We are pre-revenue, seeking strategic investors and partners. Therefore when the lockdowns came, we suspended our operational activities and continued seeking these strategic developments. We are now ready and raring to go.
What can we hope to see from Storelectric in the future?
We are exploring a number of opportunities in parallel. We have substantial interest from cavern owners and other partners in Britain to build a first, small, plant.
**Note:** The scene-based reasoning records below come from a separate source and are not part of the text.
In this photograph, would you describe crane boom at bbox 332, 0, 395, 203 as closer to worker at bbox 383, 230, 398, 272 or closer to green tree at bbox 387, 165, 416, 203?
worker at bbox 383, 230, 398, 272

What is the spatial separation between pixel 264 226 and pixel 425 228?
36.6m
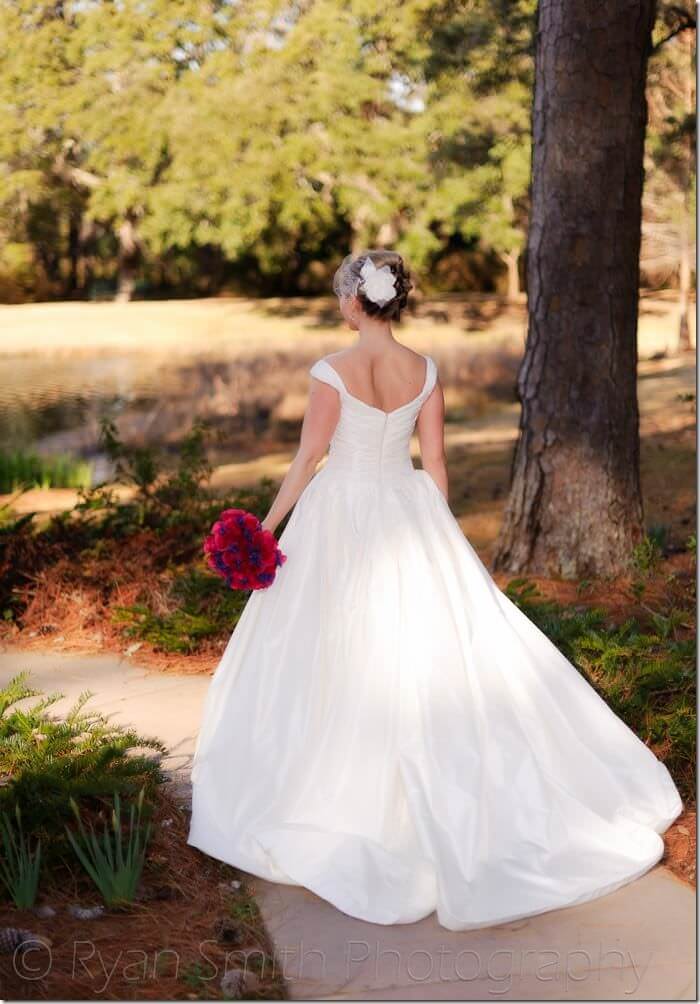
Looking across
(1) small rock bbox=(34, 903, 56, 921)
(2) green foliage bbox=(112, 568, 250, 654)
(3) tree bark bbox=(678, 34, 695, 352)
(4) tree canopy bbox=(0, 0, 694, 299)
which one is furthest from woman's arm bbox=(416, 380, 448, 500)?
(4) tree canopy bbox=(0, 0, 694, 299)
When I say “small”, this is 40-80 megawatts, enough to power a town of 50-100,000 people together with its infrastructure and industry, for 5 hours at peak demand.
We also have interest in a plant big enough to power Birmingham for 8 hours, to take the output of an offshore wind farm onto the grid without a single megawatt of grid reinforcement – compare that with National Grid’s NOA report in March which said that they need £16bn of grid reinforcement by 2025 to accommodate 17GW of renewable energy, not to mention their balancing and stability services: the potential savings for consumers are enormous and can be replicated elsewhere easily, if only the grid and government will deliver the necessary contracts and regulations.
Beyond that, we’ve had expressions of interest in funding follow-on plants worldwide, so we could easily become a real-world unicorn (and those in the real world are the rarest species of unicorn), first and best movers in a global multi-trillion dollar industry. That would provide enormous economic gain for the country, as well as more beneficial for reducing climate change globally than any other technology of which I am aware.